━━ Records for processing ━━
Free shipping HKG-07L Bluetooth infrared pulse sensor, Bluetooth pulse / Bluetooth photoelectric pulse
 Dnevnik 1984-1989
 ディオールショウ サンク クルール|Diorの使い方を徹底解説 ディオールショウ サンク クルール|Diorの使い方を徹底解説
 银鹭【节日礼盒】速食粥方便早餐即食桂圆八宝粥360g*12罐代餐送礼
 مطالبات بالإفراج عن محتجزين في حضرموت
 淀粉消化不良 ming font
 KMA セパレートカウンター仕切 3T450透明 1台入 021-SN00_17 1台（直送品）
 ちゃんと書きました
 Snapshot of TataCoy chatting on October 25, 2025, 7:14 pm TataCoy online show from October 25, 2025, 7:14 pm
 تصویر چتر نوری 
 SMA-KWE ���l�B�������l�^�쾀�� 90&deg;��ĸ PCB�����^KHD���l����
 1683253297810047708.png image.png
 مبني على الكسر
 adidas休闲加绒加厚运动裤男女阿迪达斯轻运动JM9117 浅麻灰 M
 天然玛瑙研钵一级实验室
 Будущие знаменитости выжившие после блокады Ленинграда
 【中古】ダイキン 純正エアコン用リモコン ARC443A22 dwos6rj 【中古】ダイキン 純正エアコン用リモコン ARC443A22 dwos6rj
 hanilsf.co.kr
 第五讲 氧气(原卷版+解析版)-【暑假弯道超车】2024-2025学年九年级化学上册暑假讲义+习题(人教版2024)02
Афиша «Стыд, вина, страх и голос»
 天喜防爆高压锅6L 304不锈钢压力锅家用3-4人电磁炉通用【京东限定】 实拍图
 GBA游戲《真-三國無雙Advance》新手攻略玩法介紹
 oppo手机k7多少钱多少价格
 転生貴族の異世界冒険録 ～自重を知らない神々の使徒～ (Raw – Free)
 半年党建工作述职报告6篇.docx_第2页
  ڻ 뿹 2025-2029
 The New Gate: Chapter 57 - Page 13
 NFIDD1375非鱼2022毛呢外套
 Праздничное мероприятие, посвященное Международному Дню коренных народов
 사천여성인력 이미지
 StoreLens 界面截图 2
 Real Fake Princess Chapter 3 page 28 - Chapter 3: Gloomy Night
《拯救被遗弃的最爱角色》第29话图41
━━━
What is needed » You are asked to copy all of the entries above exactly.

Response to this exercise »
Free shipping HKG-07L Bluetooth infrared pulse sensor, Bluetooth pulse / Bluetooth photoelectric pulse
 Dnevnik 1984-1989
 ディオールショウ サンク クルール|Diorの使い方を徹底解説 ディオールショウ サンク クルール|Diorの使い方を徹底解説
 银鹭【节日礼盒】速食粥方便早餐即食桂圆八宝粥360g*12罐代餐送礼
 مطالبات بالإفراج عن محتجزين في حضرموت
 淀粉消化不良 ming font
 KMA セパレートカウンター仕切 3T450透明 1台入 021-SN00_17 1台（直送品）
 ちゃんと書きました
 Snapshot of TataCoy chatting on October 25, 2025, 7:14 pm TataCoy online show from October 25, 2025, 7:14 pm
 تصویر چتر نوری 
 SMA-KWE ���l�B�������l�^�쾀�� 90&deg;��ĸ PCB�����^KHD���l����
 1683253297810047708.png image.png
 مبني على الكسر
 adidas休闲加绒加厚运动裤男女阿迪达斯轻运动JM9117 浅麻灰 M
 天然玛瑙研钵一级实验室
 Будущие знаменитости выжившие после блокады Ленинграда
 【中古】ダイキン 純正エアコン用リモコン ARC443A22 dwos6rj 【中古】ダイキン 純正エアコン用リモコン ARC443A22 dwos6rj
 hanilsf.co.kr
 第五讲 氧气(原卷版+解析版)-【暑假弯道超车】2024-2025学年九年级化学上册暑假讲义+习题(人教版2024)02
Афиша «Стыд, вина, страх и голос»
 天喜防爆高压锅6L 304不锈钢压力锅家用3-4人电磁炉通用【京东限定】 实拍图
 GBA游戲《真-三國無雙Advance》新手攻略玩法介紹
 oppo手机k7多少钱多少价格
 転生貴族の異世界冒険録 ～自重を知らない神々の使徒～ (Raw – Free)
 半年党建工作述职报告6篇.docx_第2页
  ڻ 뿹 2025-2029
 The New Gate: Chapter 57 - Page 13
 NFIDD1375非鱼2022毛呢外套
 Праздничное мероприятие, посвященное Международному Дню коренных народов
 사천여성인력 이미지
 StoreLens 界面截图 2
 Real Fake Princess Chapter 3 page 28 - Chapter 3: Gloomy Night
《拯救被遗弃的最爱角色》第29话图41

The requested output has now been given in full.